Amanecí antes de que el sol entrara por la ventana. No fue por ruido ni pesadillas, sino por esa inquietud que a veces se arrastra por el cuerpo como un susurro que no se puede ignorar. Me vestí sin pensarlo demasiado y bajé al cuarto de lavado.
Buscaba algo viejo. Algo con historia. Una camisa de papá. Sabía que mamá las guardaba, no en vitrinas, sino en cajas olvidadas que nadie se atrevía a vaciar. Al abrir una de ellas, el olor me golpeó: madera vieja, polvo, y un leve perfume rancio a colonia masculina. Nostalgia, hecha aroma.
Encontré lo que buscaba, pero también hallé algo más: ropa interior. Me detuve. No por vergüenza. Fue más como una punzada de sorpresa. ¿Por qué guardaría eso? Me quedé mirando por unos segundos, como si las telas pudieran darme una respuesta. Tal vez guardar no es amar… tal vez es solo no olvidar.
Volví a la sala, con la camisa doblada en mano. Él seguía ahí, dormido, envuelto en una calma que contrastaba con la noche anterior. Me acerqué, suave, despacio, como si no quisiera despertar del todo esa paz… Me agaché y lo llamé con suavidad:
—Hey... Harry.
Abrió los ojos con lentitud, entre parpadeos, saliendo del sueño.
—¿Qué pasa? —susurró, aún somnoliento.
—Te traje esto —le mostré la ropa—. Puedes usarla… y si quieres, puedes ducharte —le indiqué la puerta del baño, arriba la primera puerta a la derecha.
Asintió con un leve quejido mientras se incorporaba.
—¿Ya no te duele? —le pregunté mientras le pasaba la ropa.
—No —sonrió, y por primera vez esa sonrisa no tenía sombra.
Mientras él se duchaba, yo comencé a preparar el desayuno. Me había levantado mucho antes de lo habitual, no por energía, sino para evitar que todos se cruzaran a la misma hora en el baño o en la cocina.

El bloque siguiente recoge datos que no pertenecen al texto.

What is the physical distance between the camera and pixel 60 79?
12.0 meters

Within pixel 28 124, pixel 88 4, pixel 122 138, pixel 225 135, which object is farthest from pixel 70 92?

Quería evitar preguntas, miradas, incomodidades. Me movía con agilidad en la cocina, no para avanzar rápido, sino para ocuparme y no pensar demasiado.
El desayuno ya estaba casi listo, solo faltaba servir.
—¿Te ayudo? —su voz llegó desde el umbral de la puerta.
Me giré. Estaba de pie ahí, con el cabello mojado, una camisa que le quedaba un poco grande, y una sonrisa leve, honesta.
—No hace falta —le dije, girándome con los platos en la mano.
Pero él se adelantó, se puso en medio de mi camino y me los quitó de las manos.
—Déjame ayudarte. Por favor. Es lo menos que puedo hacer ahora —dijo, mirándome directo a los ojos.
No supe qué decir, así que solo asentí. Me gustaba cómo se sentía el momento, cómo se sentían sus ojos en los míos. Se adelantó hacia la mesa, los colocó con cuidado, y empezó a ayudarme a poner los cubiertos. Verlo moverse con naturalidad en mi cocina me dio una sensación extraña... como si ya perteneciera. Y eso, de alguna forma, me asustaba un poco.